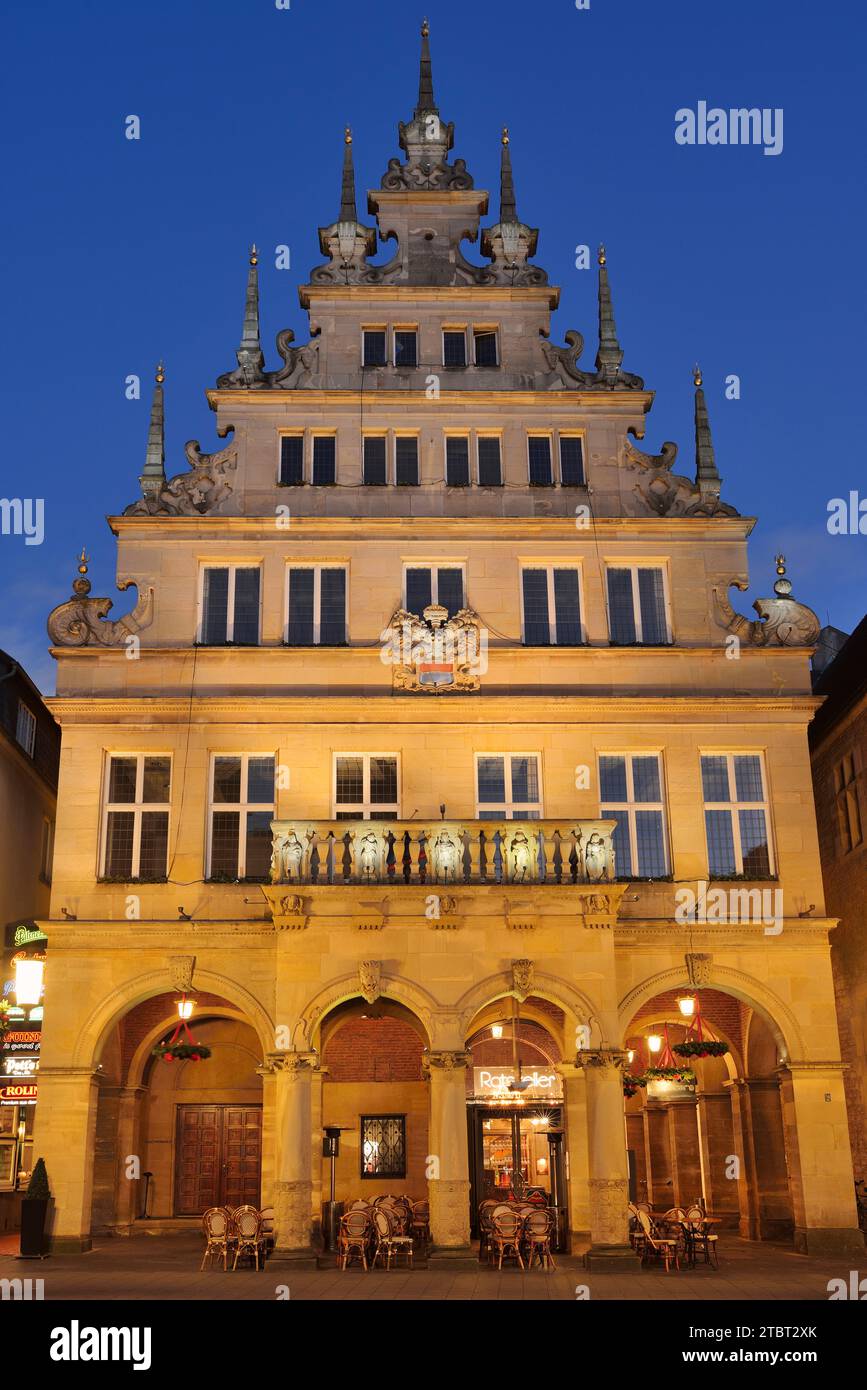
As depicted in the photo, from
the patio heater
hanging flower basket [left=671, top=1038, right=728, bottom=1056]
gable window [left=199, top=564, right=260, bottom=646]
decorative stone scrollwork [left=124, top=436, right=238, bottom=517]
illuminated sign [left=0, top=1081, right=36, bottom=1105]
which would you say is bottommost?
the patio heater

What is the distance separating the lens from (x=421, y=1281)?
77.7 feet

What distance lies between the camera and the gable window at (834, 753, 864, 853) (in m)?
33.4

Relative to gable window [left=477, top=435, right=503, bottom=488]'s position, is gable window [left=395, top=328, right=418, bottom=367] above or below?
above

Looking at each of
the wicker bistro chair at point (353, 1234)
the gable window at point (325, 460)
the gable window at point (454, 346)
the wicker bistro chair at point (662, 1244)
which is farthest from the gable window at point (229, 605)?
the wicker bistro chair at point (662, 1244)

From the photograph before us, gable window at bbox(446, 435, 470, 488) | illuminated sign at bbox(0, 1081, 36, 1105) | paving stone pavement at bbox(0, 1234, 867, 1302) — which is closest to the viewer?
paving stone pavement at bbox(0, 1234, 867, 1302)

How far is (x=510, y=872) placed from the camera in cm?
2716

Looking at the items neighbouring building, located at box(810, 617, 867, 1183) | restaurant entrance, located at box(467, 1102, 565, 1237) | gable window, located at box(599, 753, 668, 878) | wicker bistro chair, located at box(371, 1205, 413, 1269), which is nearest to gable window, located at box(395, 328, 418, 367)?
gable window, located at box(599, 753, 668, 878)

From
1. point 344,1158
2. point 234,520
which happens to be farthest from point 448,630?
point 344,1158

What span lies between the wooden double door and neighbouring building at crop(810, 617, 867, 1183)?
45.3 feet

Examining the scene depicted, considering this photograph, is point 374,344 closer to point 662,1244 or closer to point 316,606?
point 316,606

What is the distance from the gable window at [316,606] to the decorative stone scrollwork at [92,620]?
10.1 ft

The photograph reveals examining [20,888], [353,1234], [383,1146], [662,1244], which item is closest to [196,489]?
[20,888]

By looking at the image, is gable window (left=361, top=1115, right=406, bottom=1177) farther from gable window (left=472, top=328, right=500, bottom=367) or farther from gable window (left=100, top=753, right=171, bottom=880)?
gable window (left=472, top=328, right=500, bottom=367)
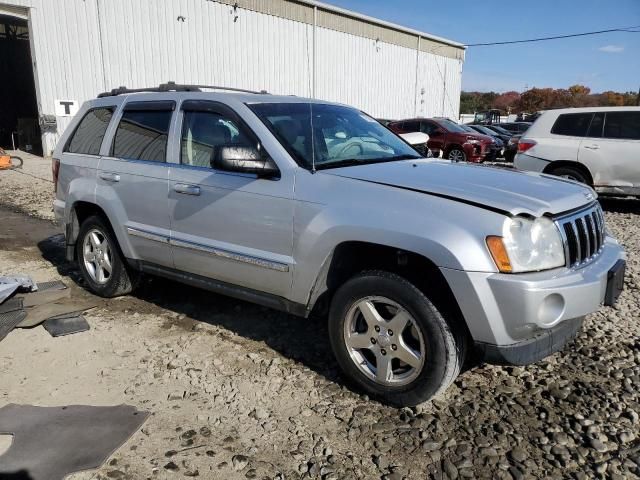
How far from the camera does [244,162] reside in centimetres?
329

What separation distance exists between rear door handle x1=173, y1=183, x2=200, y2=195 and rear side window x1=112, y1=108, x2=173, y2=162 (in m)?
0.33

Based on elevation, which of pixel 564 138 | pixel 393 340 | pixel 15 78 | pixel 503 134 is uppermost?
pixel 15 78

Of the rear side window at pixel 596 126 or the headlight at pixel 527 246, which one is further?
the rear side window at pixel 596 126

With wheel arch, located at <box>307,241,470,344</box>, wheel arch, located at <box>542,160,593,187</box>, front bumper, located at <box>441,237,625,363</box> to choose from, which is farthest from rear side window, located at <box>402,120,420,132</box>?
front bumper, located at <box>441,237,625,363</box>

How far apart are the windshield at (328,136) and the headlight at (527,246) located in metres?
1.22

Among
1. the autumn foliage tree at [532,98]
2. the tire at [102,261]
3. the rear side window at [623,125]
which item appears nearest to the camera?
the tire at [102,261]

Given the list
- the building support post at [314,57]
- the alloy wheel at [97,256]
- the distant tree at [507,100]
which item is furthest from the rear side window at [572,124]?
the distant tree at [507,100]

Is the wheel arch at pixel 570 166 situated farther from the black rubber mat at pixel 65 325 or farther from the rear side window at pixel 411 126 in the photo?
the rear side window at pixel 411 126

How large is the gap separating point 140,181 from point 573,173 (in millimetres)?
7221

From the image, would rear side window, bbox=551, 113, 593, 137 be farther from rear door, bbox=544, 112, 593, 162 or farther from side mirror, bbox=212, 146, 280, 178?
side mirror, bbox=212, 146, 280, 178

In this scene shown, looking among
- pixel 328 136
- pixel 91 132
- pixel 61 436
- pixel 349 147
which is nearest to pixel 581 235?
pixel 349 147

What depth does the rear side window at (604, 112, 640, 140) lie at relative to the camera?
8414mm

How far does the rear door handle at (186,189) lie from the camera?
3.72 metres

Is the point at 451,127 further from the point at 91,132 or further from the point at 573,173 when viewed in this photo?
the point at 91,132
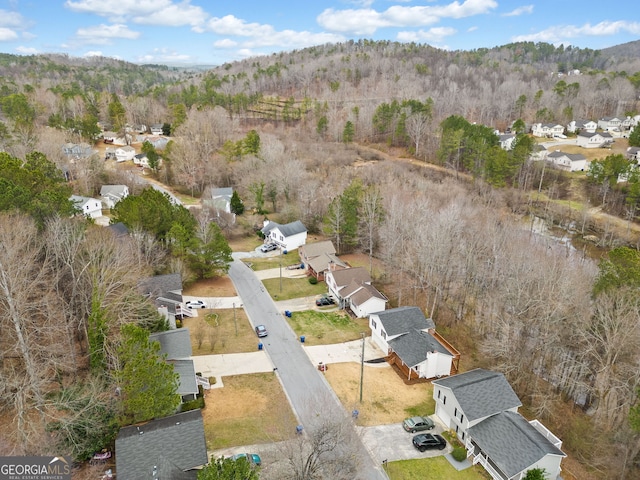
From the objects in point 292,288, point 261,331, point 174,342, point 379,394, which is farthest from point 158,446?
point 292,288

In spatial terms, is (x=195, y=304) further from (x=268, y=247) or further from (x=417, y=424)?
(x=417, y=424)

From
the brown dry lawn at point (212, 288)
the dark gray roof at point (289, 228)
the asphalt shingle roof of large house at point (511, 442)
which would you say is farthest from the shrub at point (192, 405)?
the dark gray roof at point (289, 228)

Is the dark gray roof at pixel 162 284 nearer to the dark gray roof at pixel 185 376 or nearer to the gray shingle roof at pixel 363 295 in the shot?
the dark gray roof at pixel 185 376

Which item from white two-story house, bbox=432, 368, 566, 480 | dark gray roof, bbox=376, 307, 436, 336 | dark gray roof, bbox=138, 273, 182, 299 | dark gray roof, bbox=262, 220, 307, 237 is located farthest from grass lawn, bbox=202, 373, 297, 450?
dark gray roof, bbox=262, 220, 307, 237

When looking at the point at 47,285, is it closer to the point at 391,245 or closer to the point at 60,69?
the point at 391,245

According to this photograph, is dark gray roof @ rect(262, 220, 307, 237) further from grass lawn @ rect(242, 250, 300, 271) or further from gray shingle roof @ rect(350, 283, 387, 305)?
gray shingle roof @ rect(350, 283, 387, 305)

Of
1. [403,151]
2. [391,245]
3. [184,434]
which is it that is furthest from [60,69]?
[184,434]
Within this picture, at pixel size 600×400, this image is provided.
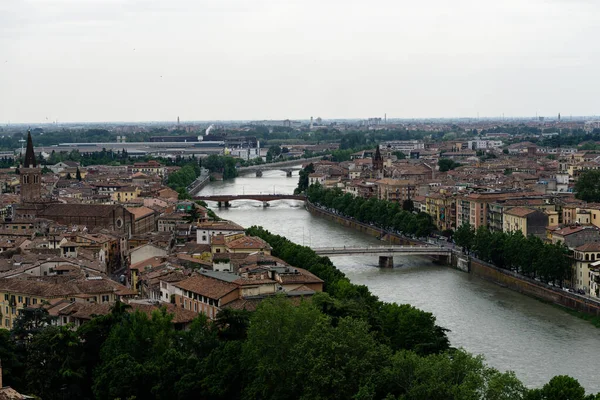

____

→ What you should do
Please lay out the lines of the records above as a Markdown table with the columns Row and Text, starting at the beginning of the records and ending at the line that contains "top=436, right=238, bottom=517]". Skip blank lines and leave out the pictures.

→ The reply
| Row | Text |
|---|---|
| 1 | As depicted in the photo, from |
| 2 | the patio heater |
| 3 | hanging flower basket [left=671, top=1038, right=728, bottom=1056] |
| 4 | gable window [left=199, top=564, right=260, bottom=646] |
| 5 | decorative stone scrollwork [left=124, top=436, right=238, bottom=517] |